Los monjes benedictinos de Santa Maria di Monte Oliveto, también llamados olivetanos, fueron fundados en 1319 por el sienés San Bernardo Tolomei (1272 - 1348). Siguen la Regla de San Benito y se caracterizan por el color blanco de su hábito -símbolo de su particular devoción a la Virgen María- y por el hecho de vivir la estabilidad benedictina dentro de la Congregación de la que el Archicenobium de Monte Oliveto Maggiore es el origen y la principal referencia jurídica y espiritual. La abadía, joya de la arquitectura medieval, se levanta a 9 kilómetros de Montalcino en el valle del arroyo Starcia, afluente del río Orcia, cerca del pueblo de Castelnuovo dell'Abate. Es uno de los más bellos monumentos de estilo románico, con claras referencias a modelos franceses y lombardos. Según una antigua leyenda, la abadía fue fundada por Carlomagno, quien, al regresar de Roma con su séquito, se detuvo en el Valle de Starcia en su camino por la Vía Francesa debido al peligro desatado por una epidemia de peste. Se dice que el emperador hizo un voto para que cesara este azote y, por la gracia recibida, fundó la abadía de Sant'Antimo. Lamentablemente, no es posible reconstruir con exactitud la historia de la abadía, ya que gran parte de la documentación relativa a ella se perdió en un incendio. Es posible ver los restos de la estructura original de la época carolingia en la zona del ábside del templo monumental, donde es visible el pequeño ábside de la antigua iglesia parroquial, hoy sacristía, cuyo interior está pintado con frescos de escenas de la vida de San Benito (Giovanni D'Asciano, siglo XIV) y la pequeña cripta, dividida en tres naves por cuatro columnas con pulvinos de pórfido.

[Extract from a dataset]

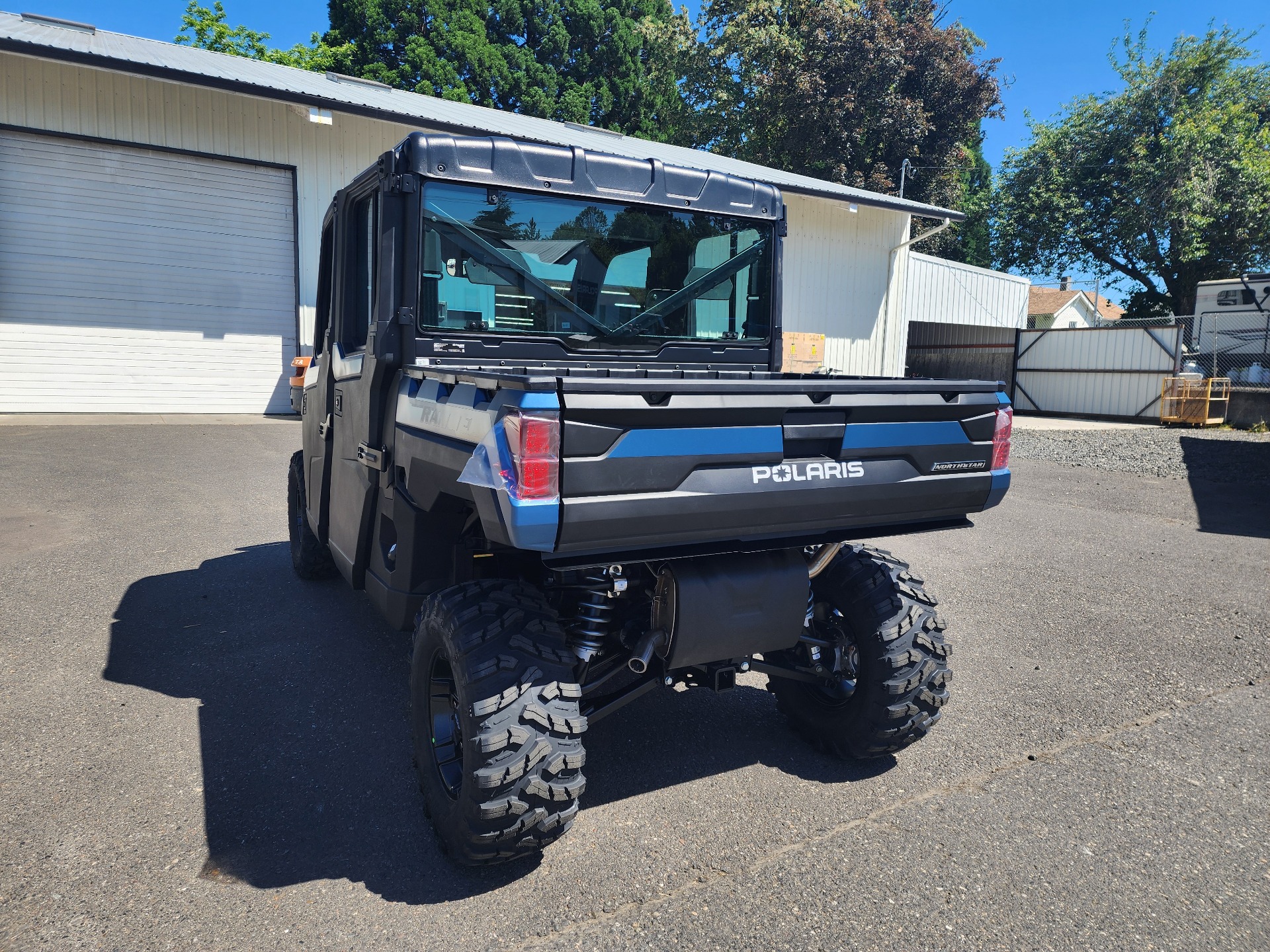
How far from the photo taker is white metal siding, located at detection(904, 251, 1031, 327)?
934 inches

La iglesia actual data de alrededor de 1118, como atestigua una inscripción grabada en el altar mayor. La construcción de la iglesia y del monasterio requirió un esfuerzo constructivo superior a las posibilidades económicas de los monjes benedictinos, lo que hizo que no se pudieran terminar ni la fachada ni parte de las habitaciones de servicio de los monjes. El periodo de decadencia culminó en el año 1462, cuando el Papa Pío II suprimió la abadía y la incorporó a la diócesis de Montalcino.
Una de las características que distinguen al templo monumental es el material con el que está construido: de hecho, la estructura está completamente construida en una roca travertino con vetas de alabastro, procedente de la cercana cantera de Castelnuovo dell'Abate; esta piedra le confiere un brillo siempre cambiante en función de las variaciones cromáticas del cielo y del paisaje circundante.